What you will do: Reproduce every one of the records below verbatim, leaving out the pictures.

Records supplied:

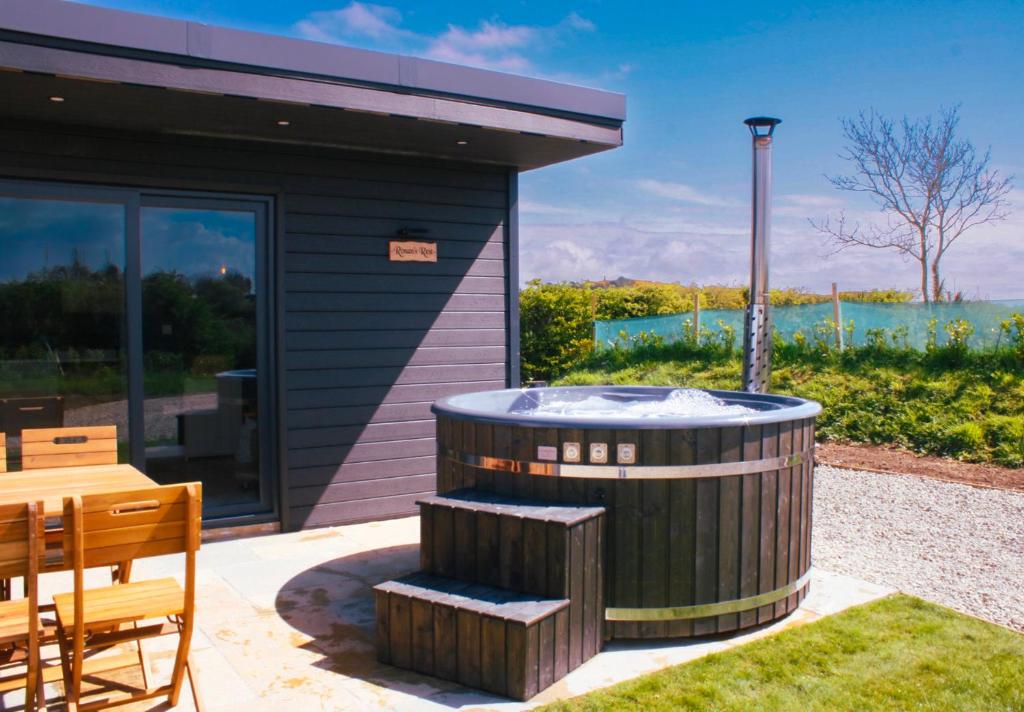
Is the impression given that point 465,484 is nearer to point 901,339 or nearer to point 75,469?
point 75,469

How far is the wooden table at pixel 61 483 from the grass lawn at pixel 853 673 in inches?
74.9

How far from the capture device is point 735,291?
18.9 metres

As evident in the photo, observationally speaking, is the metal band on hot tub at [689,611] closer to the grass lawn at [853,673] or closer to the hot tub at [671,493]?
the hot tub at [671,493]

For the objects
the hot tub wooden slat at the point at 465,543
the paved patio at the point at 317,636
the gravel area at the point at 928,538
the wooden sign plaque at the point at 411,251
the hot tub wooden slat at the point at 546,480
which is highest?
the wooden sign plaque at the point at 411,251

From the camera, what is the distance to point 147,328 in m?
5.29

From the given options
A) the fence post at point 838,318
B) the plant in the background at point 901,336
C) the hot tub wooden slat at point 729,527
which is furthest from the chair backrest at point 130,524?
the fence post at point 838,318

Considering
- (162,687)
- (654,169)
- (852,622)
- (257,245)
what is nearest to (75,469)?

Solution:
Is the impression given that point 465,484 is nearer to point 901,339 or nearer to point 75,469?
point 75,469

How far is the wooden table at pixel 61 483 from the grass lawn at pixel 853 673 in inches?
74.9

How far from the capture device is point 735,291?
18.9 metres

As evident in the photo, observationally speaking, is the metal band on hot tub at [689,611] closer to the grass lawn at [853,673] or closer to the hot tub at [671,493]?
the hot tub at [671,493]

For the objects
the hot tub wooden slat at the point at 465,543
the paved patio at the point at 317,636
the gravel area at the point at 928,538
the wooden sign plaque at the point at 411,251
the hot tub wooden slat at the point at 546,480
which is highest?
the wooden sign plaque at the point at 411,251

From the camera, what is the distance to point 147,328 in m?
5.29

From the given options
A) the fence post at point 838,318
B) the plant in the background at point 901,336
C) the hot tub wooden slat at point 729,527
which is furthest from the chair backrest at point 130,524?
the fence post at point 838,318

Considering
- (162,687)
- (654,169)
- (852,622)
- (257,245)
what is nearest to (75,469)?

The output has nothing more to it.